Could you restate the entries below word for word and leave out the pictures?

---------------

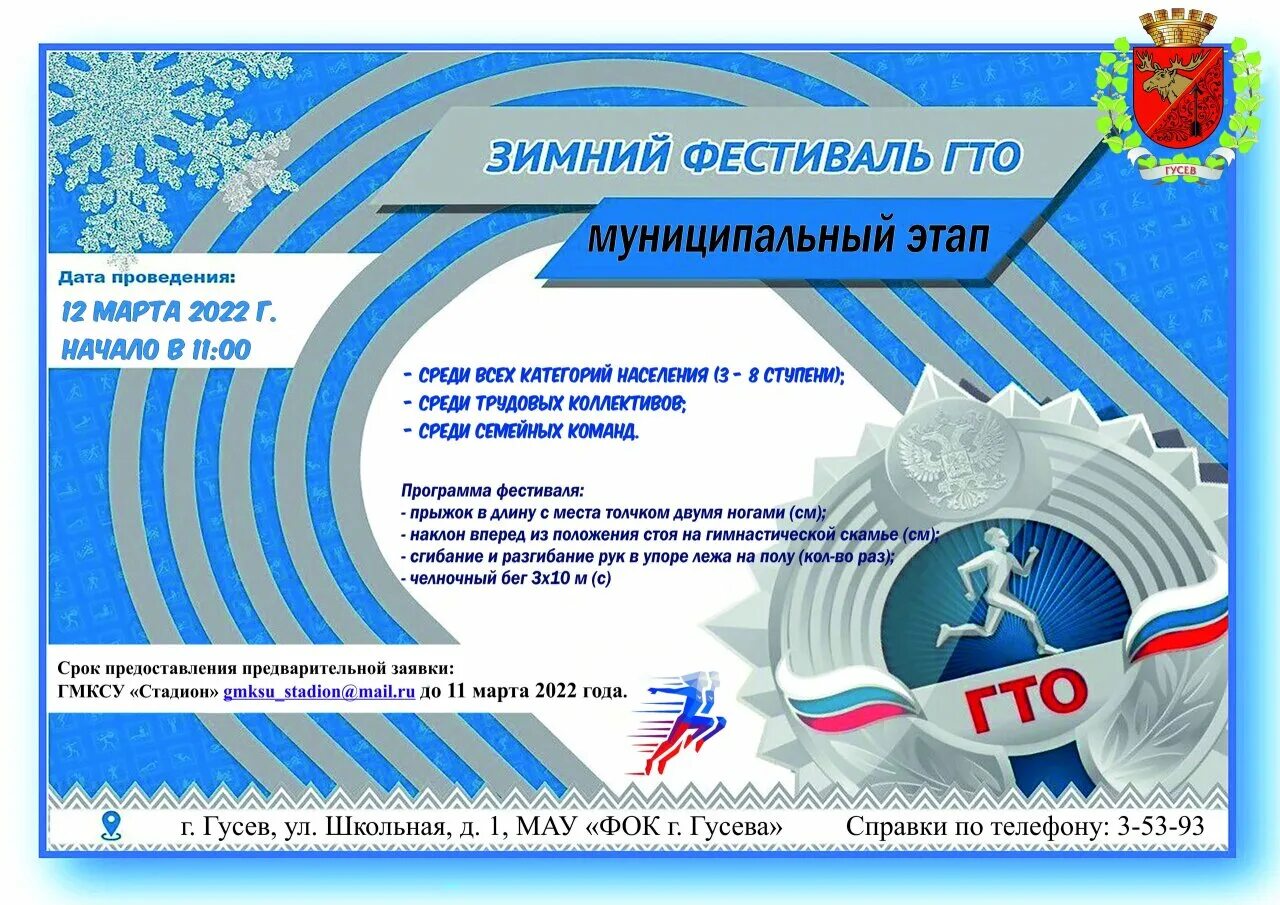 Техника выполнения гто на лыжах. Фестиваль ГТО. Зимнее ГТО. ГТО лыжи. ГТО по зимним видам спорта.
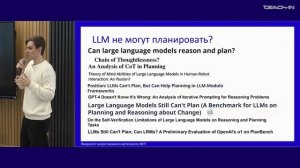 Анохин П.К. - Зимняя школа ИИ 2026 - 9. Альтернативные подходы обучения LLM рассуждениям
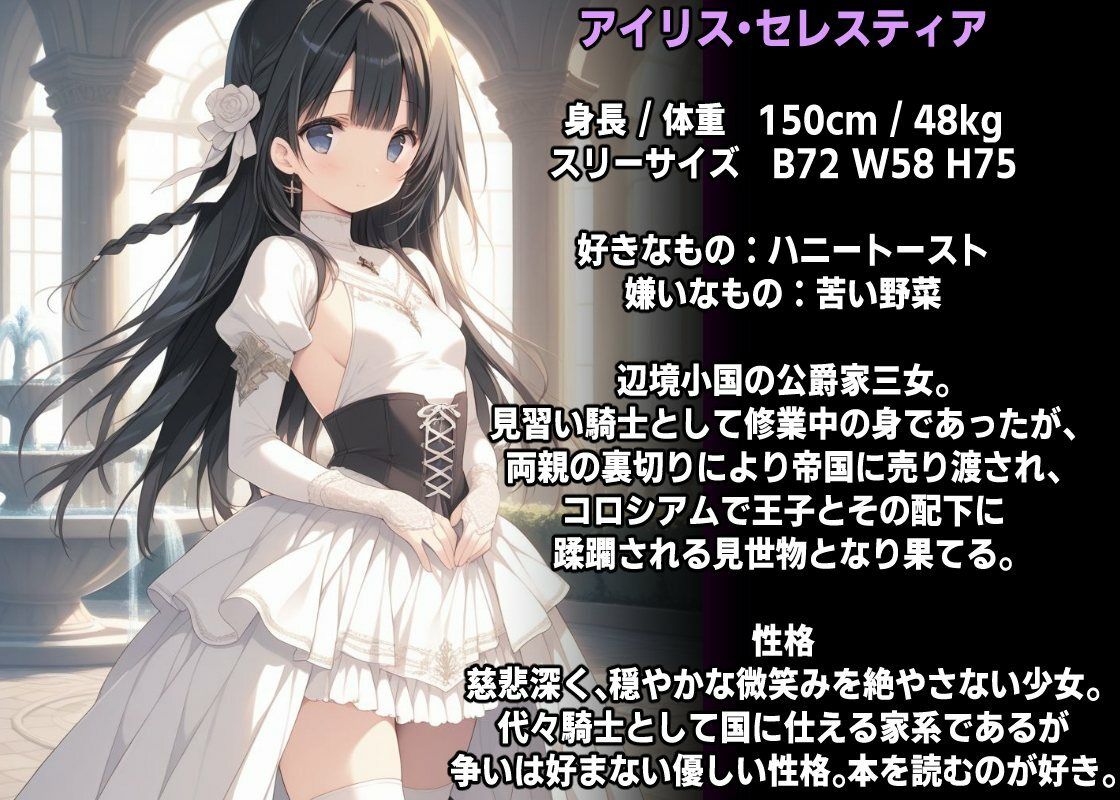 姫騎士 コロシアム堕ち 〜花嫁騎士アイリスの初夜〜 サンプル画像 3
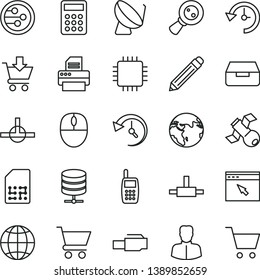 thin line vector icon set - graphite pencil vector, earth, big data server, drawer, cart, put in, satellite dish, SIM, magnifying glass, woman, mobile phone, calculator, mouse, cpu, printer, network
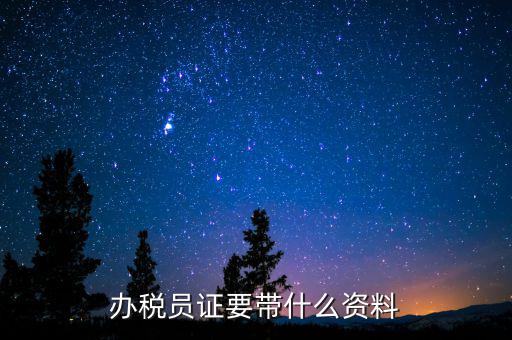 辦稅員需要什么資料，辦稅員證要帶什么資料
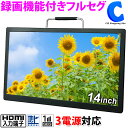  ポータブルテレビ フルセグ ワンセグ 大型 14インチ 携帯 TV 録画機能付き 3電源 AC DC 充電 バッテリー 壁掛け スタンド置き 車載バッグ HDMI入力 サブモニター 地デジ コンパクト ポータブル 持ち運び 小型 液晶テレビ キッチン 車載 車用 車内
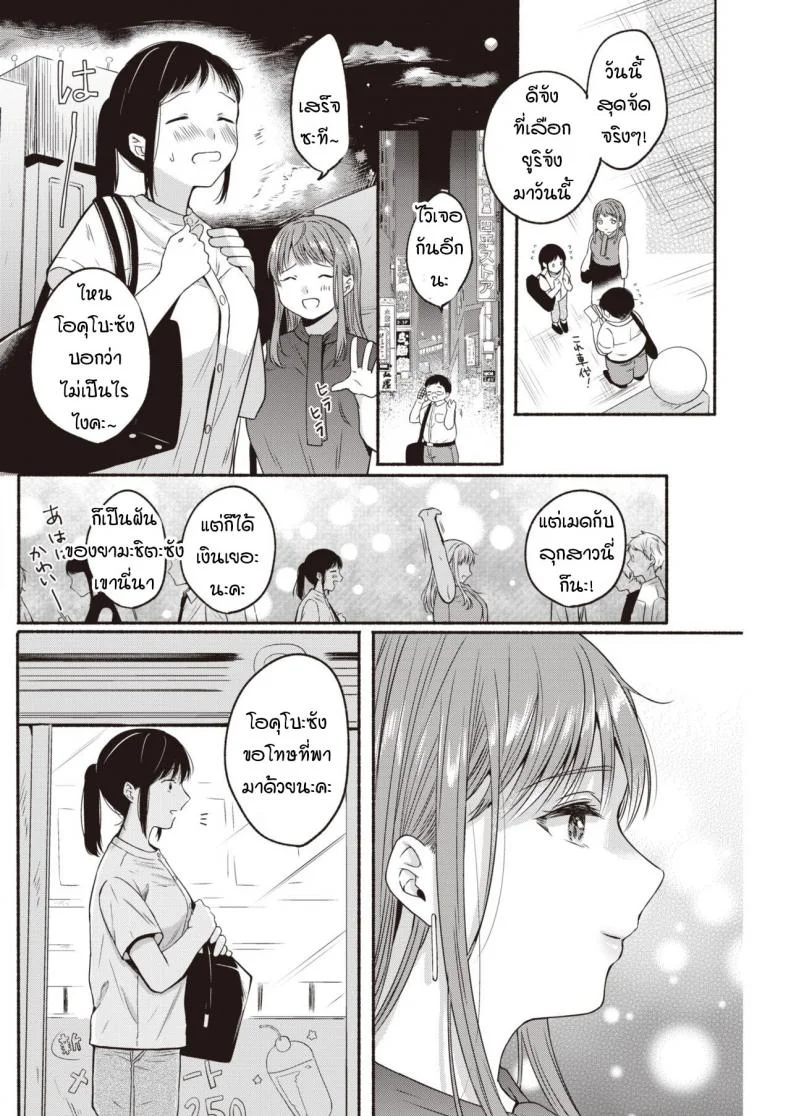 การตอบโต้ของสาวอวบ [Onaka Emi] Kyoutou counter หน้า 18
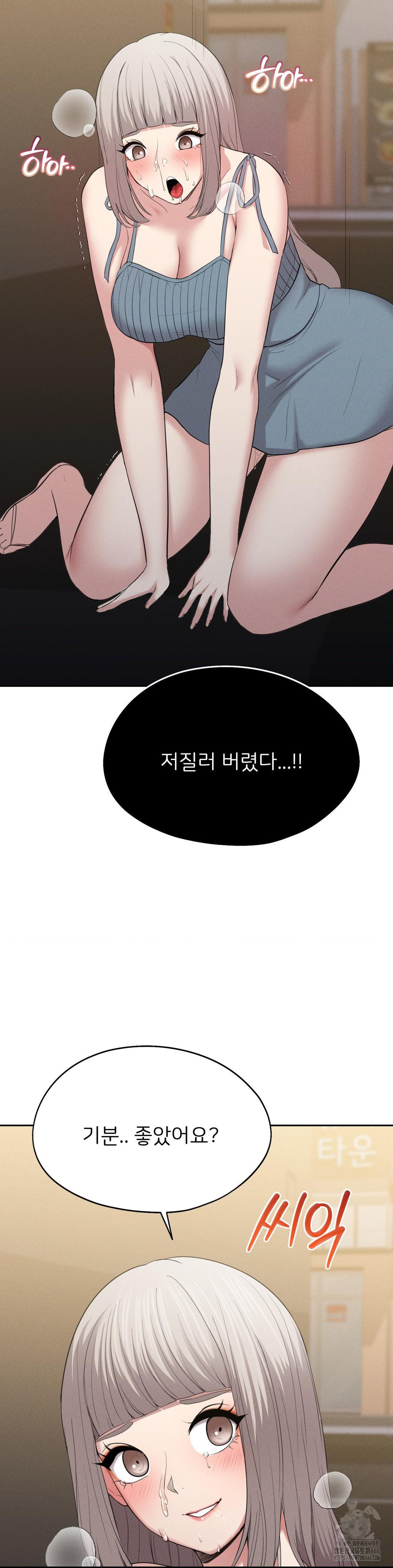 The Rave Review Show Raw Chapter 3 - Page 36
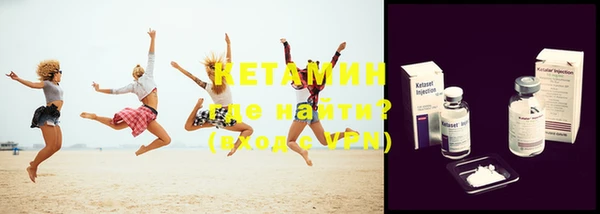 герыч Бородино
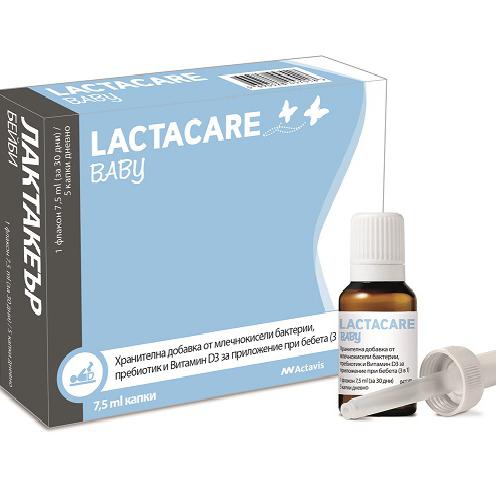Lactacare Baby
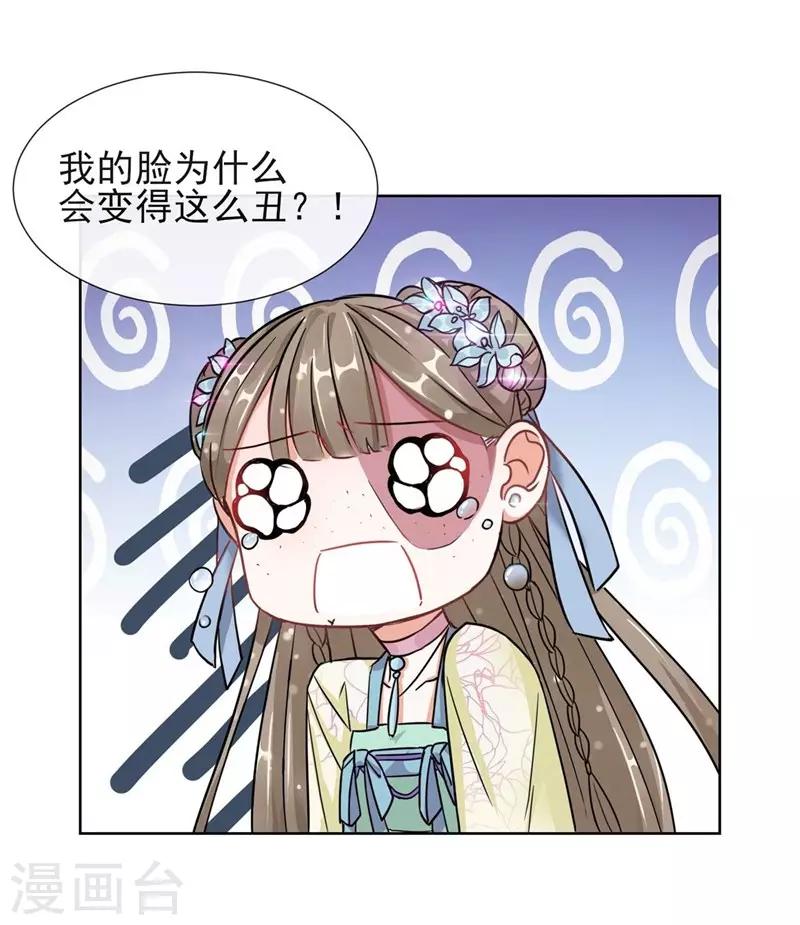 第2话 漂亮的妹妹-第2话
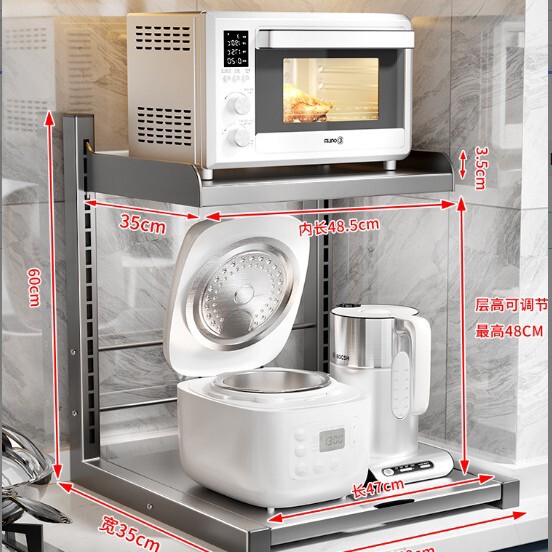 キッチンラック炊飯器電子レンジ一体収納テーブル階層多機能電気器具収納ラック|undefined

---------------

- **Result of the task**:
 Техника выполнения гто на лыжах. Фестиваль ГТО. Зимнее ГТО. ГТО лыжи. ГТО по зимним видам спорта.
 Анохин П.К. - Зимняя школа ИИ 2026 - 9. Альтернативные подходы обучения LLM рассуждениям
 姫騎士 コロシアム堕ち 〜花嫁騎士アイリスの初夜〜 サンプル画像 3
 thin line vector icon set - graphite pencil vector, earth, big data server, drawer, cart, put in, satellite dish, SIM, magnifying glass, woman, mobile phone, calculator, mouse, cpu, printer, network
 辦稅員需要什么資料，辦稅員證要帶什么資料
  ポータブルテレビ フルセグ ワンセグ 大型 14インチ 携帯 TV 録画機能付き 3電源 AC DC 充電 バッテリー 壁掛け スタンド置き 車載バッグ HDMI入力 サブモニター 地デジ コンパクト ポータブル 持ち運び 小型 液晶テレビ キッチン 車載 車用 車内
 การตอบโต้ของสาวอวบ [Onaka Emi] Kyoutou counter หน้า 18
 The Rave Review Show Raw Chapter 3 - Page 36
 герыч Бородино
Lactacare Baby
 第2话 漂亮的妹妹-第2话
 キッチンラック炊飯器電子レンジ一体収納テーブル階層多機能電気器具収納ラック|undefined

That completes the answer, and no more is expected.